Searching on a year "1938" doesn't return result that is expected
laurensorensen opened this issue · comments
When searching on 1938 in the search bar with All Fields selected, the result only comes up with two results, one from 1946 and one where the identifier is H-1938.
URL to the search:
https://virtualtribunals-stage.stanford.edu/nuremberg?search_field=all_fields&q=1938
Would expect the one and only record from 1938 to show up on this search:
URL to the 1938 record (the year exists within a range... not sure if that is relevant):
https://virtualtribunals-stage.stanford.edu/catalog/mt839rq8746aspace_ae47fbe3b5a20b92d0f0d5947ea70d67
I'm not sure I understand this. One has the resource identifier "H-5260_1938A_1" and the other has the resource identifier "H-1938". So both of those should show up. Are you suggesting that H-1594 should also show up since it has a date range that spans 1936-45?
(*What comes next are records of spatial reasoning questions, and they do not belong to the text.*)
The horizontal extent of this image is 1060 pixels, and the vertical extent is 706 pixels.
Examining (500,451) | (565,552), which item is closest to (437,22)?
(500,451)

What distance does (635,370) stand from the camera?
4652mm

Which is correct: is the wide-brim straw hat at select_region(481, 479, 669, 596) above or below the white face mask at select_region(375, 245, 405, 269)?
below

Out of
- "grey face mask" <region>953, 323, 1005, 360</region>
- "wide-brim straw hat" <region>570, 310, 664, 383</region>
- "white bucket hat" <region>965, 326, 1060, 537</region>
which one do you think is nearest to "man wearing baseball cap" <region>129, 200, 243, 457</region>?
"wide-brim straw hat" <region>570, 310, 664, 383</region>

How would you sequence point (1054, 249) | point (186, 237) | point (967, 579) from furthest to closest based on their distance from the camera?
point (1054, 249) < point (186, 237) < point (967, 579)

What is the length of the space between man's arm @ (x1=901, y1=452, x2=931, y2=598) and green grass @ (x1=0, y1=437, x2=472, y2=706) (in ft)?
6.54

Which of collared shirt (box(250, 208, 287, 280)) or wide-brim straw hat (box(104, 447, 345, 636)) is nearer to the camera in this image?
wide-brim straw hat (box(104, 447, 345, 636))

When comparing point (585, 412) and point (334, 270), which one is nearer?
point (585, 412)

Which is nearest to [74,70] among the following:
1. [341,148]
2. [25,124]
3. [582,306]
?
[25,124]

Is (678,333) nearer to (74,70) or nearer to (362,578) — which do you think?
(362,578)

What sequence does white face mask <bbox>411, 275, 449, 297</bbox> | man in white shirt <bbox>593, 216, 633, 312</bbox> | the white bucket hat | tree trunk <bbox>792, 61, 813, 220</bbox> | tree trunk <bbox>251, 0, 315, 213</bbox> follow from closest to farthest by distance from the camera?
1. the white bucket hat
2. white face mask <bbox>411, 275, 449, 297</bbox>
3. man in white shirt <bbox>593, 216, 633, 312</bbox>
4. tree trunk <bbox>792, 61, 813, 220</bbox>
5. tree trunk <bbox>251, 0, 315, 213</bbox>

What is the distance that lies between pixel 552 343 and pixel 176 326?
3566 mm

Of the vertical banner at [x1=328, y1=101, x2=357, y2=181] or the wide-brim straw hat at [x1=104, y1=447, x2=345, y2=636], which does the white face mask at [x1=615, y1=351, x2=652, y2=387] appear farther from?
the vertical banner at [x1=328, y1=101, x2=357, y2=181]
If we wanted to satisfy this, we'd first have to recognize that the query "1938" was part of a date. Would we also support "1938-10" (Oct 1938) and "1938-10-23" ? What about other formats (e.g. "Oct 1938", "October 1938", "The 1930s", "193?")? I think this will be very challenging.
It is totally fine that H-1938 and the other with that text as a string shows up, it's just bad that the date 1938 doesn't return anything even though there is a date range that includes 1938. I thought dates were able to be indexed for searching? Otherwise, I wouldn't be (as user) searching "all fields"... since date is a field.
If it's a lot of work and out of scope for this workcycle, that's fine, I just think in the future we would like to be able to have users search a date in YYYY or YYYY-MM or YYYY-MM-DD and return a record with that date associated.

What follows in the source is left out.